Why don't PGP keyservers enforce double-opt-in?

Key servers may never be understood as a source of trust and valid keys. Their only job is to exchange keys, so users of OpenPGP can use the web of trust formed by certifications between keys to validate trusted ones.

Access to a Mail Address Does not Imply Impersonation

Trusting a key is (for most people) more than just verifying a mail address once. Mail addresses tend to change, to invalidate, even to be assigned again afterwards.

Validating an email address based on trust would require some form of invalidation, eg. removal. But how should for example a revocation or other changes be distributed afterwards?

Some Key Servers Do!

But, there are key servers doing so, and thus take the role of a certification authority. Ever wondered about certifications issued by the PGP Global Directory Verification Key? These are issued by the PGP Global Directory Service after validating the mail address contained in a UID, will invalidate after a given time without re-approval (six months, if I remember correctly) and your key will be removed from the server if the certification expired.

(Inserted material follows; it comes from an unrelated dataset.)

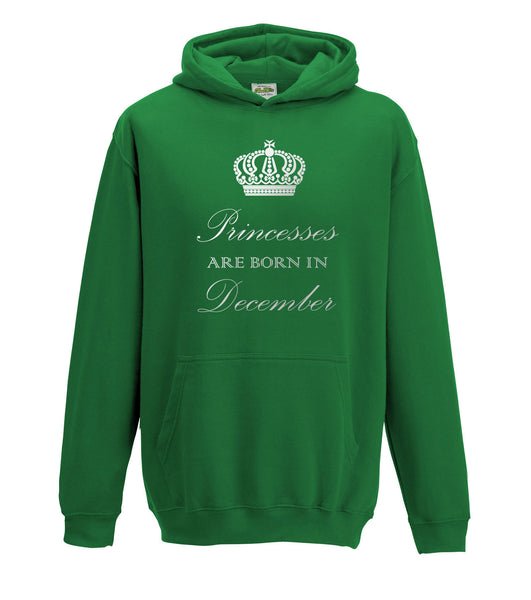 Juko Childrens Princesses Are Born In December Hoodie Girls Princess Hoody.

But remember: this key server is different from the others, as it offers a very basic authentication of key ownership, but does not support the OpenPGP "way" to validate keys using the web of trust.

How to Define Valid Keys?

As there is no central "trust institution", no certificate authority (or even not several hundred of them, as in X.509); who should define whom to trust? The key server operator? This would at best reduce the number of available keys by order of magnitude, in fact possibly to a few dozen or hundred trusted keys of the operator, compared with millions of keys mostly not even connected to the OpenPGP web of trust.

Additionally, each OpenPGP users potentially has his own rules to decide how to validate keys, although these might be rather similar most of the time.

Key servers simply form a method to exchange data between OpenPGP clients. and usually do not take the role of a certification authority.

Key Servers Synchronize

Most key servers synchronize with each other. Already the ones listed in the SKS key server pool list about two hundred of them, most of them operated by individuals who even don't know each other.

Having such a decentralized key server infrastructure is crucial against several attacks (denial of service, deletion of keys, having a central log of what's requested), especially from those having access to large portions of a network (ISPs, governments).

But: how should email address verification be achieved in such a distributed network of unrelated servers not trusting each other? The only possibility (at least, no other was proposed so far) is to replicate everything, and each key server would have to decide on the validity.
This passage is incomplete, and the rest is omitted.